Projects and practices that may be identified on different points across this spectrum of ostensibly “new” urban practices include (in a somewhat arbitrary but broadly indicative listing) Park Fiction , SuperFlex, Jeanne van Heeswijk , Theaster Gates , Kerstin Bergendal , transparadiso , Space Hijackers , City Repair , NLE , and REBAR . This wide spectrum of urban spatial practices includes hybrid art, design and architectural practices as well as activist and community-based groups. Some of these initiatives are explicitly framed as attempting to contest the rhetorics and logic of neoliberal urbanism (Park Fiction), whereas some frankly adopt a by-now internationally normative discourse of creative entrepreneurialism and citizen-consumer agency (REBAR).
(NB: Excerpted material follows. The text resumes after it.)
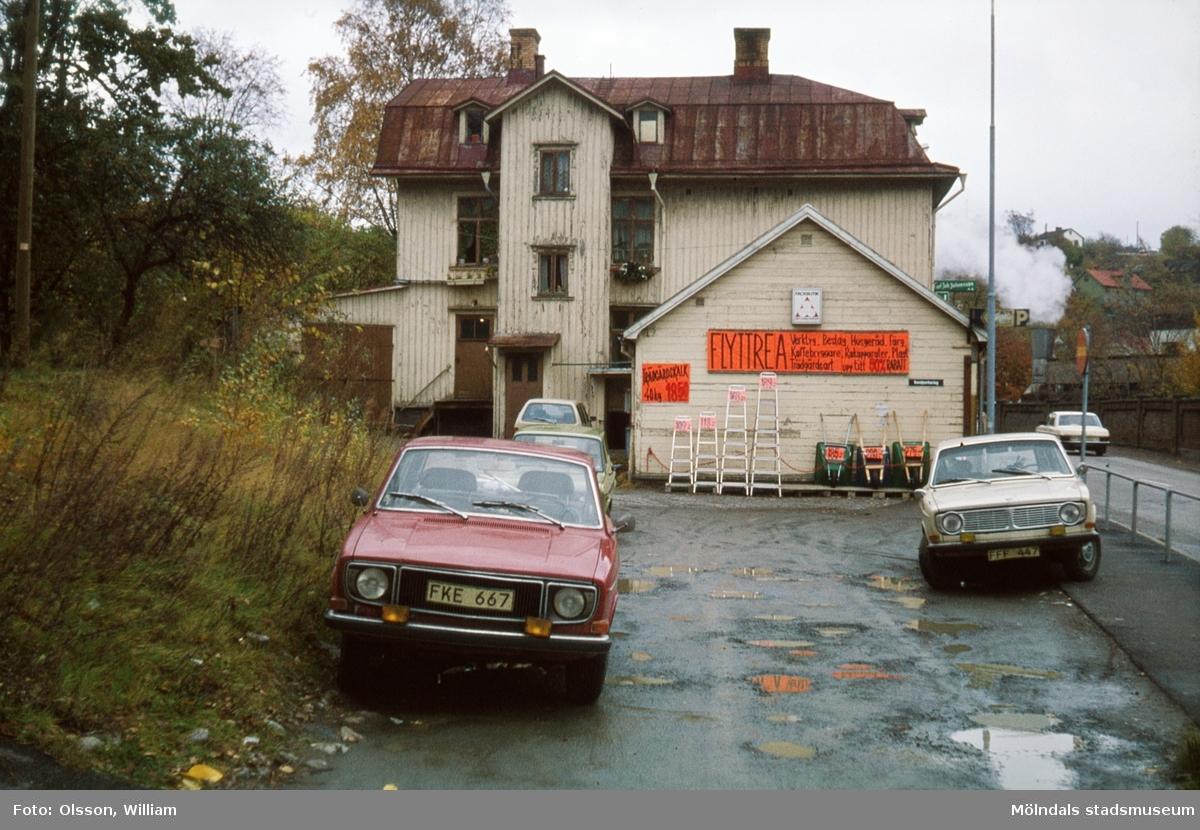 Johanssons Järnhandel på Kvarnbygatan 27, okänt årtal. Ett illa medfaret hus med fyra bilar parkerade utanför. På husets fasad sitter röda skyltar med FLYTTREA uppsatta. Nedanför skyltarna står stegar och skottkärror uppställda mot väggen. Mittemot huset, på andra sidan Kvarnbygatan, ses Papyrusområdets mur.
These spatial practices have been variously described through metaphors of territory, of combat, and of agency. Some describe these practices in terms of the locus of professional competency: “architects have expanded their practice beyond the built object and artists have moved out of the gallery, so the already blurred boundaries between the two disciplines, have become still more entwined within the realm of critical spatial practice.” Others describe these practices – or at least the more self-consciously “activist” and “critical” practices indicated here - in terms of “counter-urbanism” where the urban environment is characterized as an “enormous battlefield where different interest groups and subcultures meet and act out their symbolic political and social battles” and where “(g)ood urban interventions subvert the system, persistently throwing spanners into the works, counteracting homogeneity, and working towards a space free from domination”. While others have appealed to the language of agency and non-compliant participation in the attempt to identify the radical critical potential of some of this work: a “parallel planning process and a collective production of desires … without being commissioned by authorities to do so … connecting arts and social movements, without going into the trap of taking the ‘legal’ path of limited participation suggested by the bureaucratic system” – a “constituent way of working.”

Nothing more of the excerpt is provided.